### Testo da leggere
:::::

Il 1968 e la leggenda dell’occasione perduta

di Gianfranco de Turris

 

Facciamo un po’ di chiarezza su uno dei momenti più deleteri della nostra storia nazionale.

 

Nel 2018 cade un anniversario che sarà una ghiotta occasione editoriale: un profluvio di articoli, interviste, inchieste e libri farà l’apologia del Sessantotto, nonostante che nel corso dei decenni non siano state poche le opere e le testimonianze che lo abbiano smitizzato da cima a fondo, ma non le si vorranno ricordare. L’atmosfera odierna, grazie alla demagogia delpoliticamente corretto, è tale che, oltre alle ricostruzioni di comodo, solo i reduci avranno la parola per esaltare uno dei momenti più deleteri della nostra storia nazionale. Un parere, il mio, personale ma condiviso da altri e che si basa su fatti oggettivi. Chiaro che tutto quel che qui si dirà in negativo per parecchi sarà visto in positivo e quegli stessi fatti oggettivi interpretati al contrario, ma ciò non toglie che certe cose si debbano dire, magari anche non condivise da chi si definisce ancora oggi di destra. Ma tant’è, ce ne faremo una ragione.

 

Inizio con un ricordo personale. Poiché ricordo che il presidente del consiglio era Mariano Rumor, doveva essere la seconda metà del 1974: allora ero ancora praticante del Roma, il quotidiano di Napoli, lavoravo nella redazione di Piazza San Silvestro, e commentai alcune sue affermazioni sulla “contestazione”: senza che lo potessi immaginare mi venne messo da Piero Buscaroli, il direttore che mi aveva inopinatamente assunto, come editoriale, e non avevo ancora nemmeno fatto l’esame da giornalista! Sostenevo la tesi oggi ovvia, anche se non da tutti ammessa e accettata, che quanto in Italia stava avvenendo e che si stava trasformando in vera e propria lotta armata, era iniziato come rivolta generazionale, ma soprattutto ne deducevo che fosse la rivolta della generazione nata durante o subito dopo l’ultimo conflitto, allevata nei valori usciti vincitori dalla seconda guerra mondiale, quelli “democratici” su quelli “dittatoriali”, e ciò significava una loro chiara sconfitta: i giovani non credevano più nella società, che oggi definiremmo liberal-democratica e/o progressista, che si era imposta nel mondo occidentale dopo il 1945. E che, in Italia, i governi prima democristiani e poi di centrosinistra non erano riusciti a dar loro valori significativi cui credere e per cui combattere. Punto. Insomma, la disfatta di un certo tipo di democrazia occidentale in cui i “figli” si rivoltavano contro i valori dei “padri”, dando così ragione a chi in tali valori in fondo non vi aveva molto creduto come unica chance dell’Occidente.

:::::

### Voci fornite
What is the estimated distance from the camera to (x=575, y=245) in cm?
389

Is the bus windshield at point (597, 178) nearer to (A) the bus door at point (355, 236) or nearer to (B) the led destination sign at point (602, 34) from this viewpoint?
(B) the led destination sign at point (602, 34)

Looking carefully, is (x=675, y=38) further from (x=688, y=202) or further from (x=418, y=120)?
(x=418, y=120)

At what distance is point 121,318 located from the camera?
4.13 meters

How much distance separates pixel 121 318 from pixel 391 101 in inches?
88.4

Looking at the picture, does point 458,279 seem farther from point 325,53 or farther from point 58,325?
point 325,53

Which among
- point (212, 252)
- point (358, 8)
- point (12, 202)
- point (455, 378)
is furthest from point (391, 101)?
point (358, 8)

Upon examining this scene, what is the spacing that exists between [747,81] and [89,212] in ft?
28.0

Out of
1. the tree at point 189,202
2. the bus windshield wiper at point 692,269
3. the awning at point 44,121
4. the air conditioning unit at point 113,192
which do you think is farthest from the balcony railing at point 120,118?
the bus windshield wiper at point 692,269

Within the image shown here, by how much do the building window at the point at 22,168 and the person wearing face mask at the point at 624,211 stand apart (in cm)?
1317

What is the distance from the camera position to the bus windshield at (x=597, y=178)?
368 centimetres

:::::

### Problema
Traduci in inglese, per favore, questa frase del testo sul Sessantotto: "Facciamo un po’ di chiarezza su uno dei momenti più deleteri della nostra storia nazionale." L'elenco è materiale a sé, distinto dal testo.

### Risposta all'esercizio
Let's shed a little light on one of the most harmful moments in our national history.